Verstreute Dörfer, dunkle Geschichte, gefährliche Einfärbungen
- Tag: Dienstag, 30. Juni
Strecke: Brünn – Rajhradice – Židlochovice – Pohořelice – Ivan – Brod nad Dyjí
Kilometer: 56
Im Garten des Augustinerklosters St. Thomas in Alt-Brünn erinnert ein Gedenkstein an die vertriebenen deutschsprachigen Einwohner_innen der Stadt. Es ist wenig Betrieb im Klostergarten, ein junger Tscheche hinterlegt einen Blumenstrauß mit schwarz-rot-goldener Schleife.
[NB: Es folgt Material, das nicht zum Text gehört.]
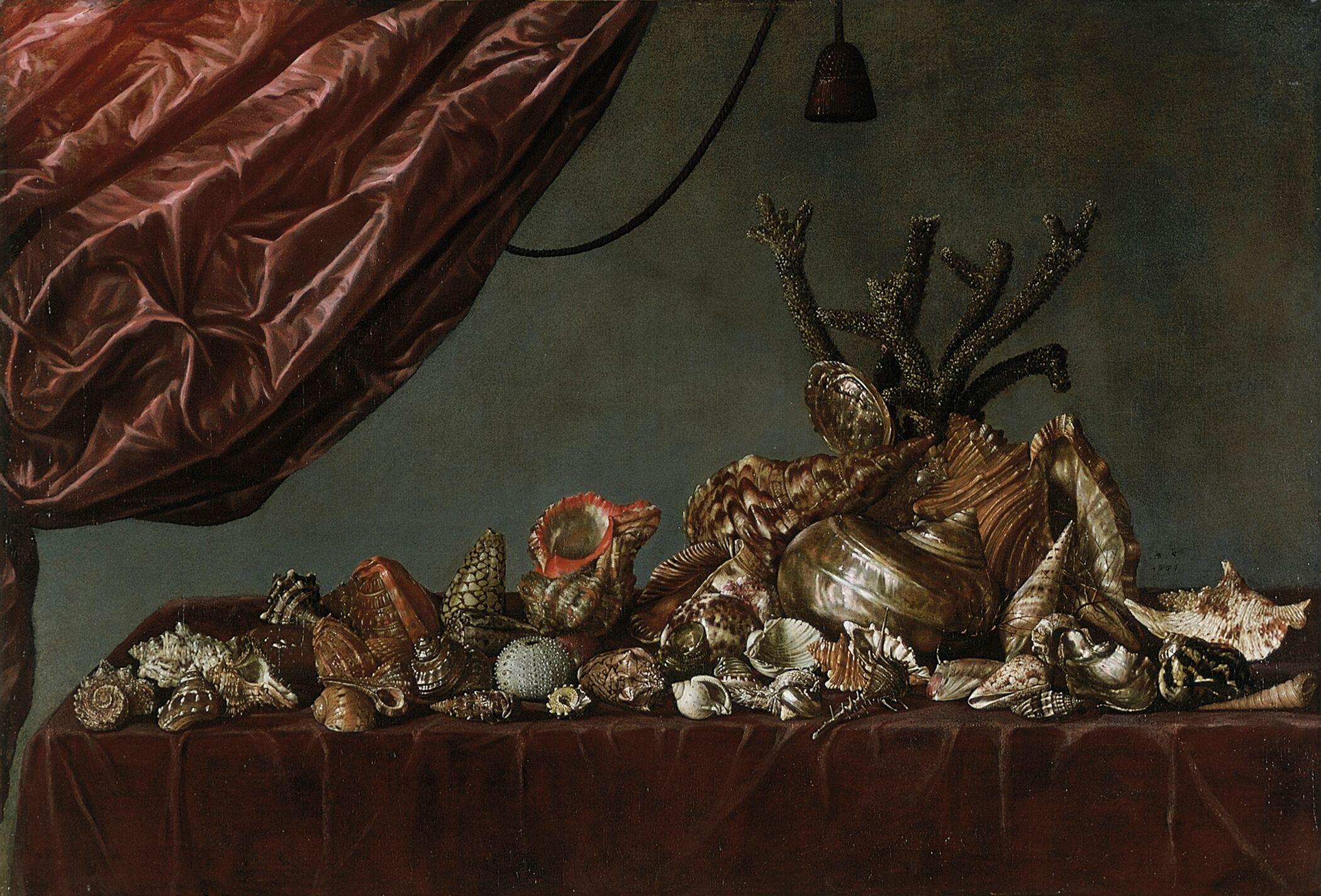 5 AgeRembrandt-AbrahamSusenier-StillLifeSeaShells-1659
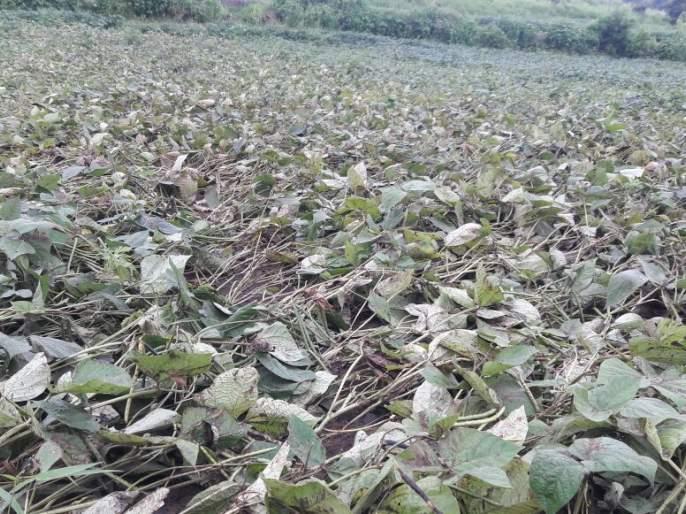 the cotton swabs ends in first pickup; Concern among cotton growing farmers | पहिल्याच वेचणीत होतेय कपाशीची पऱ्हाटी; कापूस उत्पादक शेतकऱ्यांमध्ये चिंता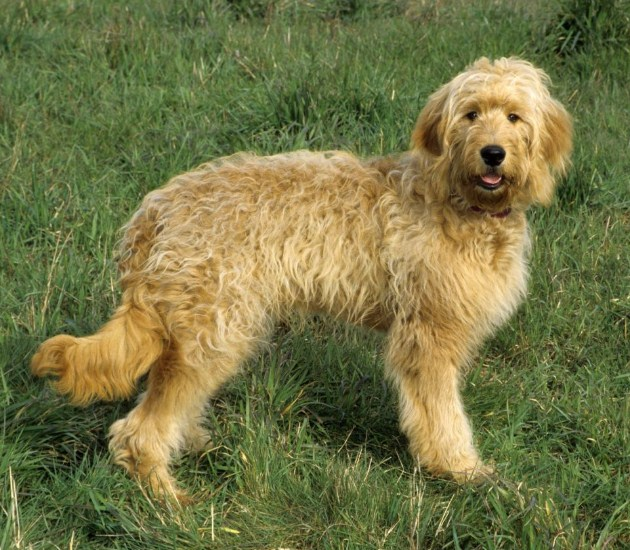 Mini Goldendoodle Puppies Facts & Information 2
Entlang des Flusses Svratka führt ein gut ausgebauter Radweg raus aus der Stadt. Stadtausfahrten gleichen Stadtzentren, nur anstatt Fleischlaberlkaiser und Designertrash verschandeln Möbelgiganten und Heimwerkertempel die Umgebung. Irgendwann nimmt die Dichte ab und es erstrecken sich Felder bis zum Blickende. Es geht durch verstreute Dörfer, Schrebergärten und tschechische Landwirtschaft. Nach Židlochovice, eine Abzweigung vom EuroVelo 9 (Ostsee-Adria-Radweg) Richtung Pohořelice. Raus aus der Idylle, zurück in die schwarze Zeitgeschichte. Die meisten Gräber des Brünner Todesmarsches sind cht gekennzeichnet, eine Ausnahme machen neun in Dreiergruppen angeordnete Steinkreuze auf einem Acker nahe Pohořelice. Seit 2015 führen Versöhnungsmärsche (www.meetingbrno.cz/de) vom Massengrab in Pohořelice zurück in den Augustinergarten in Alt-Brünn.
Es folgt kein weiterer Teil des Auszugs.